Letters to the Editor
The New York Times
October 5, 2011
Dear Editor:
Recently, you reported on prescription drug abuse by Medicare beneficiaries. As a public health undergraduate, I believe the underlying issue is that taxpayers bear the burden of this prescription drug abuse. Medicare covers 12% of those with health insurance in the US, but consumes 20% of total national health expenditures. It is urgent that beneficiaries only receive the necessary prescriptions and that abusers have limited access.
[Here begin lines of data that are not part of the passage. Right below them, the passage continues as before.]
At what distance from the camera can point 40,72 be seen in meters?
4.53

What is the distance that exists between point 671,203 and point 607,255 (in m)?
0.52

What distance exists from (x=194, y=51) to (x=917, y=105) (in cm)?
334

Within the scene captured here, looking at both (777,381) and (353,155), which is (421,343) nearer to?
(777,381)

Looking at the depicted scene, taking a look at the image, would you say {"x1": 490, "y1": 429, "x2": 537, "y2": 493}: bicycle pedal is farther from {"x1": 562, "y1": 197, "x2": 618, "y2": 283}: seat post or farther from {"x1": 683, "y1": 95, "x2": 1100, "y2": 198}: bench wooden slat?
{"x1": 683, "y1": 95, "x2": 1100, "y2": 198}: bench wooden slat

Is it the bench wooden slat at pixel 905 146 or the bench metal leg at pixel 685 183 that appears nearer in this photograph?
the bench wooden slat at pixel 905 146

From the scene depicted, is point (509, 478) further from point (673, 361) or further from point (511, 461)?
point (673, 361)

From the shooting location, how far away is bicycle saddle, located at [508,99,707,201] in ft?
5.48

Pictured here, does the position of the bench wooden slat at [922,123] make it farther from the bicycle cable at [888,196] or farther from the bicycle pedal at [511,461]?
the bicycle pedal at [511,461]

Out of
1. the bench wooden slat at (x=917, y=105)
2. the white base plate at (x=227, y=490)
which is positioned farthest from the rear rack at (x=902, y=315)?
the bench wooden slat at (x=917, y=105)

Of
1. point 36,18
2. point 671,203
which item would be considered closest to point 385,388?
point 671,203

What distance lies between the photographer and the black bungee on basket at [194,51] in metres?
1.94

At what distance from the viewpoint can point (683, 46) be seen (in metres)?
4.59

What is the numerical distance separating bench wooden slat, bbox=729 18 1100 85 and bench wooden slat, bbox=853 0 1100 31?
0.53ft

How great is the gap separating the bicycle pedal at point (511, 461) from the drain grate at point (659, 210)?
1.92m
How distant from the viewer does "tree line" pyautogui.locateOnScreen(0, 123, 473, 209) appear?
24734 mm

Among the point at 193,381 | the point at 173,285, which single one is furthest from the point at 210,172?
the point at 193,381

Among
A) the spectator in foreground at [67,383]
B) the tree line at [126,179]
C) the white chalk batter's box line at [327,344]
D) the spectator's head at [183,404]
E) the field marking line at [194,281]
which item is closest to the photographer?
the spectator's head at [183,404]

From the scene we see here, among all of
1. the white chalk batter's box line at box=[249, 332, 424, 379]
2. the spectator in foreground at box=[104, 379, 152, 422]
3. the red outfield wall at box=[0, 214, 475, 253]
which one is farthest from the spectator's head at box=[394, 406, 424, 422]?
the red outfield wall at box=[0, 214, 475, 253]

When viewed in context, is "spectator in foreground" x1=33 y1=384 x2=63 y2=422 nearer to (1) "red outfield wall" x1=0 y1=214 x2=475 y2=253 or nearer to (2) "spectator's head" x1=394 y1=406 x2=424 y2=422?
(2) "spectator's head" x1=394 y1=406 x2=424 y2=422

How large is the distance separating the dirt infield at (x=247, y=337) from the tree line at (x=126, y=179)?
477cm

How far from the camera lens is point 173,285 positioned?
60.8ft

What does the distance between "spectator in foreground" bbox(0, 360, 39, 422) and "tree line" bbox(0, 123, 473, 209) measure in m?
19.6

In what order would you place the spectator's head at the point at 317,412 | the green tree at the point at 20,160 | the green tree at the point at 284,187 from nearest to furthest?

A possible solution is to implement a requirement that two physicians must sign off on the prescription, if there is need for persistent use of a drug[1]. By doing so, there is an additional safety barrier that Medicare abusers have to overcome to obtain excessive amounts of drugs. Although there could be loopholes, including abusers could potentially go to different doctors to receive multiple prescriptions, this remedy could serve as a primary screening process to be further improved.
Sincerely,
Sandy Ha
sandyjha@berkeley.edu
I also wrote a response to that article, and I agree that the main reason this is made into such a huge issue is due to the fact that citizens pay for the costs in taxes. Although most people are not Medicare drug abusers, many Americans will make an uproar about any cause of increase in taxes. However, I don't see how your recommendation of having two doctors sign off on a prescription would do much to stop drug abuse. Who are these two doctors? An abuser could easily go to a third doctor. At the very least, there needs to be accurate and up-to-date electronic database where every doctor can access each patient's prescription history. These are already being implemented statewide, which prevent abusers from obtaining excess prescription drugs within their states. The next step would be to connect these state databases to one another so abusers could not go state-hopping to obtain more drugs. However, there are always going to be loopholes, such as the ability to purchase drugs illegally online.